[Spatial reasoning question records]
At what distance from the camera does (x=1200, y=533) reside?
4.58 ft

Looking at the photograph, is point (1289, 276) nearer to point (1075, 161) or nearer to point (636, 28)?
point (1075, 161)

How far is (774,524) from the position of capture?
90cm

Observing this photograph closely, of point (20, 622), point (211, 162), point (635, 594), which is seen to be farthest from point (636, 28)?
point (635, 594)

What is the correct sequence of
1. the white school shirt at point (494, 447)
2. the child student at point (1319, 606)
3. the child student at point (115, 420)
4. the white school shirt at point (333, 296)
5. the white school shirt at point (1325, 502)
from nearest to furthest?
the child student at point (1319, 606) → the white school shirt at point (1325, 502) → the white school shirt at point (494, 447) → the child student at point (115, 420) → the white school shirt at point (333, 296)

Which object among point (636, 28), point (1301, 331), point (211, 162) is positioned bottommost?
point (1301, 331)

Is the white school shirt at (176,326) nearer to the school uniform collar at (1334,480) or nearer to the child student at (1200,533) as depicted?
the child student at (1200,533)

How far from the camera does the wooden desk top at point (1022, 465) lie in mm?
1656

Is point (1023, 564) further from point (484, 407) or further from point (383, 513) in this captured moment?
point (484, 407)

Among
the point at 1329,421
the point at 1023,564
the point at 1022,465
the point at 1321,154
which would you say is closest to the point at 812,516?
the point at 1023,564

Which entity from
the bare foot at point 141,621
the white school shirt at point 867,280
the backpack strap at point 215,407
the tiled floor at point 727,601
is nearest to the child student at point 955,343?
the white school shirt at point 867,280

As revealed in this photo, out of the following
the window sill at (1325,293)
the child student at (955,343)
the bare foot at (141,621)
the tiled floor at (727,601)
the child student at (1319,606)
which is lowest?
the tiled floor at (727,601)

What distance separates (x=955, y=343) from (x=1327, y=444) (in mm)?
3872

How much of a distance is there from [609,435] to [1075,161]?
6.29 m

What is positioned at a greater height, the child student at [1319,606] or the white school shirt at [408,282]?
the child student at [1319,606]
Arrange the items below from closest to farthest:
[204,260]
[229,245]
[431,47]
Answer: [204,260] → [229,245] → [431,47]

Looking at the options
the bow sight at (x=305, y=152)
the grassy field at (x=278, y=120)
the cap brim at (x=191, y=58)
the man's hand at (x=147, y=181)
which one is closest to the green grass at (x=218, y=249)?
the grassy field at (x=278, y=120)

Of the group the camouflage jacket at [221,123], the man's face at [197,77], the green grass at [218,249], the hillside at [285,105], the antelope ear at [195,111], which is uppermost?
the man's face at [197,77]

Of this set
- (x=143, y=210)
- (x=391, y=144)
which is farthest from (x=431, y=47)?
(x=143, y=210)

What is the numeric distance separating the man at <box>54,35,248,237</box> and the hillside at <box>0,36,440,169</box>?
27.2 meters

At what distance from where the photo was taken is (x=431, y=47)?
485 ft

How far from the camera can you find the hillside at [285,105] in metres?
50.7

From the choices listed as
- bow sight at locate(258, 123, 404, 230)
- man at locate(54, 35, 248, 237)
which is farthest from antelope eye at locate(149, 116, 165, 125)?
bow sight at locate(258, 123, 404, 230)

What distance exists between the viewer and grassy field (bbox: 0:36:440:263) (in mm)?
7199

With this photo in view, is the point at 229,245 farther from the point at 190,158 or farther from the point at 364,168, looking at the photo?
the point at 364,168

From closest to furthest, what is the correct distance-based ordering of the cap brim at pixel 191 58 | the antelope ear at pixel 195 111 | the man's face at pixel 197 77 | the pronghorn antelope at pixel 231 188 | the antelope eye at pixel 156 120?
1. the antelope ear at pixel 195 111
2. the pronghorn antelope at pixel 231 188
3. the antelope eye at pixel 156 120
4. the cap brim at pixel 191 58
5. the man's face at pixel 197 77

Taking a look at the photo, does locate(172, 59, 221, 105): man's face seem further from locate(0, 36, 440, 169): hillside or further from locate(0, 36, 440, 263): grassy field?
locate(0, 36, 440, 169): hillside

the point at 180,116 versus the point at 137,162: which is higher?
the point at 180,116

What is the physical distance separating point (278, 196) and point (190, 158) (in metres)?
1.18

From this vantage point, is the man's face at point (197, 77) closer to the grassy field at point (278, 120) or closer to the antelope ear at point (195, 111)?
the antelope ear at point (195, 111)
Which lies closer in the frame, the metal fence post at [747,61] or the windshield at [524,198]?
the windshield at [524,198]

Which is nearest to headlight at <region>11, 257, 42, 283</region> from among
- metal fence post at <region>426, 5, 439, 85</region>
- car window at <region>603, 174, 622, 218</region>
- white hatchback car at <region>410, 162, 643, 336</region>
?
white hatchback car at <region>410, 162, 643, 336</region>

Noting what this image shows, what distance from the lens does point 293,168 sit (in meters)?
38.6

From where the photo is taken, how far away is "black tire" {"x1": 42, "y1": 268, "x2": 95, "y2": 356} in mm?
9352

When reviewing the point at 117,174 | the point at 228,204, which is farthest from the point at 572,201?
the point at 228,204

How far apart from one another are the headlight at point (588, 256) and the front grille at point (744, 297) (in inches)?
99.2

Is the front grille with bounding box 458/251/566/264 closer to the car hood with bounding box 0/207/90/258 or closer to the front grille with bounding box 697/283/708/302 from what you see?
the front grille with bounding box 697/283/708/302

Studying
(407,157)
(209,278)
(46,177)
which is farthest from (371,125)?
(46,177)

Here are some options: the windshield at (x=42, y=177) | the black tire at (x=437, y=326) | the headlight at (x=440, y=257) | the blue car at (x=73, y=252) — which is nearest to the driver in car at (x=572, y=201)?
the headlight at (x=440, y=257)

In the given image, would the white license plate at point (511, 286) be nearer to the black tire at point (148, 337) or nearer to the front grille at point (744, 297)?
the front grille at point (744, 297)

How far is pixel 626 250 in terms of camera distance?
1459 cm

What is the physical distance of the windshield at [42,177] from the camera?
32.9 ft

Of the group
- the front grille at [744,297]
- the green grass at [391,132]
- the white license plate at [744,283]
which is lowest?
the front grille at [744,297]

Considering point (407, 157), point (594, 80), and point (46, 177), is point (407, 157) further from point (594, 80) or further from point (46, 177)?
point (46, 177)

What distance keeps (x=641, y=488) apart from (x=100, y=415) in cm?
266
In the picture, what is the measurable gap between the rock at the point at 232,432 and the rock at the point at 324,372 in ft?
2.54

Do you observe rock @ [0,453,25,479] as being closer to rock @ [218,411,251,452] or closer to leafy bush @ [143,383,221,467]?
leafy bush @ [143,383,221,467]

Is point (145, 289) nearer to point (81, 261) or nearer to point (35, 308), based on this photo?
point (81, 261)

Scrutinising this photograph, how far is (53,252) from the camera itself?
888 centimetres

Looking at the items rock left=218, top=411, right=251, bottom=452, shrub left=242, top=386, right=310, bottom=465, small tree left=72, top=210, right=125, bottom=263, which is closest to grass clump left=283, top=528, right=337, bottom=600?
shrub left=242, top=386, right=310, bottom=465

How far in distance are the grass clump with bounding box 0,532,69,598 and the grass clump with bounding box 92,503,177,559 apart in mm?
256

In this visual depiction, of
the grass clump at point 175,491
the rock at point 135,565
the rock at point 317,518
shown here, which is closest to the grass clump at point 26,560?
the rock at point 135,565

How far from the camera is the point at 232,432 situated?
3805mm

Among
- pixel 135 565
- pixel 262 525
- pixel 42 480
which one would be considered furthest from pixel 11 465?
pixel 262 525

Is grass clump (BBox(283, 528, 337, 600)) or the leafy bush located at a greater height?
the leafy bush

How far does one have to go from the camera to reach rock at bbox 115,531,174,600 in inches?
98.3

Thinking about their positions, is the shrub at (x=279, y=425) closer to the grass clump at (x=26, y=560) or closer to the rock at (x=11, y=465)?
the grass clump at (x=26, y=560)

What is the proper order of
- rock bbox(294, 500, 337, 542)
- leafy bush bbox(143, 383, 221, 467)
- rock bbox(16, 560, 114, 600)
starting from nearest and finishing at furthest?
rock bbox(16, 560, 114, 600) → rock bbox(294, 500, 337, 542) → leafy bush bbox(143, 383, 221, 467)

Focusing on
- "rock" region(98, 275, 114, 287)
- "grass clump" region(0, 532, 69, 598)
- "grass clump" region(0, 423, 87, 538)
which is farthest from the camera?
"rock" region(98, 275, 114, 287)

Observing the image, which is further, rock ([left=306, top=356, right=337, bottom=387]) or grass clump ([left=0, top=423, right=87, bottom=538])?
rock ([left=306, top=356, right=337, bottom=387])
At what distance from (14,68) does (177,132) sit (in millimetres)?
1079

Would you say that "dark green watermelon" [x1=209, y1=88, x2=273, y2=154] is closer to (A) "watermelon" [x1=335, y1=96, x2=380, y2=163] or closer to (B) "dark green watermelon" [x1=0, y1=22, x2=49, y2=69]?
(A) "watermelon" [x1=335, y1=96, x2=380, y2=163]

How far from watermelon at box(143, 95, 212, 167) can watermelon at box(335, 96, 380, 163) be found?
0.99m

** Challenge **
In the lines from the one containing "Observing the image, which" through the end of the records, inclusive, change "further" to "farther" and give those lines again with everything else unchanged.

** Exercise answer **
Observing the image, which is farther, rock ([left=306, top=356, right=337, bottom=387]) or grass clump ([left=0, top=423, right=87, bottom=538])?
rock ([left=306, top=356, right=337, bottom=387])
At what distance from (14,68) does (177,132) sit (in millimetres)?
1079

Would you say that "dark green watermelon" [x1=209, y1=88, x2=273, y2=154] is closer to (A) "watermelon" [x1=335, y1=96, x2=380, y2=163] or closer to (B) "dark green watermelon" [x1=0, y1=22, x2=49, y2=69]?
(A) "watermelon" [x1=335, y1=96, x2=380, y2=163]

How far from watermelon at box(143, 95, 212, 167) can watermelon at box(335, 96, 380, 163) be found?
0.99m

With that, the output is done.